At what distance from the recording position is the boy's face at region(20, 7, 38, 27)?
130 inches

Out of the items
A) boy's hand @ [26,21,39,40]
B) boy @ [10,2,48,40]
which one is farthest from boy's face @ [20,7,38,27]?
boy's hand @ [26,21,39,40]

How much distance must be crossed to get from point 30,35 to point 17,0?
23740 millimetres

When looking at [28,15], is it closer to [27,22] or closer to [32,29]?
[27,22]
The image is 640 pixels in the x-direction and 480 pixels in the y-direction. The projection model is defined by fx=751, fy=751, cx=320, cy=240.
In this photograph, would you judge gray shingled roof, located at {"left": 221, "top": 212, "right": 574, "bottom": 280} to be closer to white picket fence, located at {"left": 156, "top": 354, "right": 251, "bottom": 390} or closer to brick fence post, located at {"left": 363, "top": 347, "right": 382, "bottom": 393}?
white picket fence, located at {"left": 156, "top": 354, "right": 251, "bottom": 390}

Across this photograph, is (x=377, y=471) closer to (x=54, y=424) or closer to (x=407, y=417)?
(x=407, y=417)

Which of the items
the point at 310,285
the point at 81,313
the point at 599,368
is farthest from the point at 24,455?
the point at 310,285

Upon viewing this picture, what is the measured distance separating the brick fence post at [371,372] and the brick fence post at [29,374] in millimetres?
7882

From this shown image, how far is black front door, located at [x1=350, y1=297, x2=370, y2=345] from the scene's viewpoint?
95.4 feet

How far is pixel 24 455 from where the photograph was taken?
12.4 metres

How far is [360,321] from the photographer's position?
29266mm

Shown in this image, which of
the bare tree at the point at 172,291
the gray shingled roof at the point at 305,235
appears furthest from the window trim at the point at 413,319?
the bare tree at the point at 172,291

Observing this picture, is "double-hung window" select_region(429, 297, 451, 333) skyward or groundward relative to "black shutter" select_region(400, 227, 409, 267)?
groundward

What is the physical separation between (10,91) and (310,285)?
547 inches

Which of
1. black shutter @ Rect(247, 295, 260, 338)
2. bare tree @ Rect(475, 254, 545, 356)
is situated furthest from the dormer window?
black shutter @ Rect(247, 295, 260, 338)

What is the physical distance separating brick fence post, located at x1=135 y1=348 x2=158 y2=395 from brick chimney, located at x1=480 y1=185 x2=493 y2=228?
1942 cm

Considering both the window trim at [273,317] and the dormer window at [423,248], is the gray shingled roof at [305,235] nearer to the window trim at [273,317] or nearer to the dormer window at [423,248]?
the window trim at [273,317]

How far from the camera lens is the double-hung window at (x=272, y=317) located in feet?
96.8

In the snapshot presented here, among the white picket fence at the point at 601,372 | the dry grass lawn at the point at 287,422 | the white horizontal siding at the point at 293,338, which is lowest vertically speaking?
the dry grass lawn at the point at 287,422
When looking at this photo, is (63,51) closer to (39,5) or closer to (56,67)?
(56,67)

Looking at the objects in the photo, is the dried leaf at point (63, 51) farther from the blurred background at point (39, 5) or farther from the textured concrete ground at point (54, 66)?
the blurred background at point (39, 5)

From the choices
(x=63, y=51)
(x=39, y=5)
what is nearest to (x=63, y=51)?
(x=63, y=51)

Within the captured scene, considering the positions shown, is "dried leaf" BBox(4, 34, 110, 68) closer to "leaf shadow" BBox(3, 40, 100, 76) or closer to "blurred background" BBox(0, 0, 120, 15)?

### Aim of the task
Copy the entire listing above line for line, with no changes to any of its wording, numbers or punctuation.

### Task solution
At what distance from the recording position is the boy's face at region(20, 7, 38, 27)?
130 inches

Out of the items
A) boy's hand @ [26,21,39,40]
B) boy @ [10,2,48,40]
which one is farthest from boy's face @ [20,7,38,27]?
boy's hand @ [26,21,39,40]

How much distance must be crossed to get from point 30,35 to point 17,0?
23740 millimetres

When looking at [28,15], is it closer to [27,22] or closer to [32,29]?
[27,22]
The image is 640 pixels in the x-direction and 480 pixels in the y-direction. The projection model is defined by fx=751, fy=751, cx=320, cy=240.
In this photograph, would you judge gray shingled roof, located at {"left": 221, "top": 212, "right": 574, "bottom": 280} to be closer to white picket fence, located at {"left": 156, "top": 354, "right": 251, "bottom": 390} or closer to brick fence post, located at {"left": 363, "top": 347, "right": 382, "bottom": 393}?
white picket fence, located at {"left": 156, "top": 354, "right": 251, "bottom": 390}

Across this photograph, is (x=377, y=471) closer to (x=54, y=424) or closer to (x=407, y=417)?
(x=407, y=417)

Which of the items
the point at 310,285
the point at 81,313
the point at 599,368
is farthest from the point at 24,455?
the point at 310,285

Upon viewing this picture, what is the measured distance separating the brick fence post at [371,372] and the brick fence post at [29,374] in millimetres?
7882

From this shown image, how far is black front door, located at [x1=350, y1=297, x2=370, y2=345] from the scene's viewpoint?
95.4 feet

How far is pixel 24 455 from where the photograph was taken?
12.4 metres

How far is [360,321] from the photographer's position?
29266mm

Shown in this image, which of
the bare tree at the point at 172,291
the gray shingled roof at the point at 305,235
appears furthest from the window trim at the point at 413,319?
the bare tree at the point at 172,291

Observing this picture, is "double-hung window" select_region(429, 297, 451, 333) skyward or groundward relative to "black shutter" select_region(400, 227, 409, 267)?
groundward

What is the physical separation between (10,91) and (310,285)?
547 inches

Which of
1. black shutter @ Rect(247, 295, 260, 338)
2. bare tree @ Rect(475, 254, 545, 356)
is situated furthest from the dormer window?
black shutter @ Rect(247, 295, 260, 338)

What is the physical distance separating brick fence post, located at x1=135 y1=348 x2=158 y2=395 from brick chimney, located at x1=480 y1=185 x2=493 y2=228?
1942 cm

Considering both the window trim at [273,317] and the dormer window at [423,248], is the gray shingled roof at [305,235] nearer to the window trim at [273,317] or nearer to the dormer window at [423,248]?
the window trim at [273,317]

How far from the camera lens is the double-hung window at (x=272, y=317) located in feet?
96.8

In the snapshot presented here, among the white picket fence at the point at 601,372 | the dry grass lawn at the point at 287,422 | the white horizontal siding at the point at 293,338, which is lowest vertically speaking?
the dry grass lawn at the point at 287,422
When looking at this photo, is (63,51) closer to (39,5) or closer to (56,67)?
(56,67)

Looking at the objects in the photo, is the dried leaf at point (63, 51) farther from the blurred background at point (39, 5) or farther from the textured concrete ground at point (54, 66)?
the blurred background at point (39, 5)

From the choices
(x=63, y=51)
(x=39, y=5)
what is nearest to (x=63, y=51)?
(x=63, y=51)

Within the captured scene, considering the positions shown, is "dried leaf" BBox(4, 34, 110, 68) closer to "leaf shadow" BBox(3, 40, 100, 76) or closer to "blurred background" BBox(0, 0, 120, 15)?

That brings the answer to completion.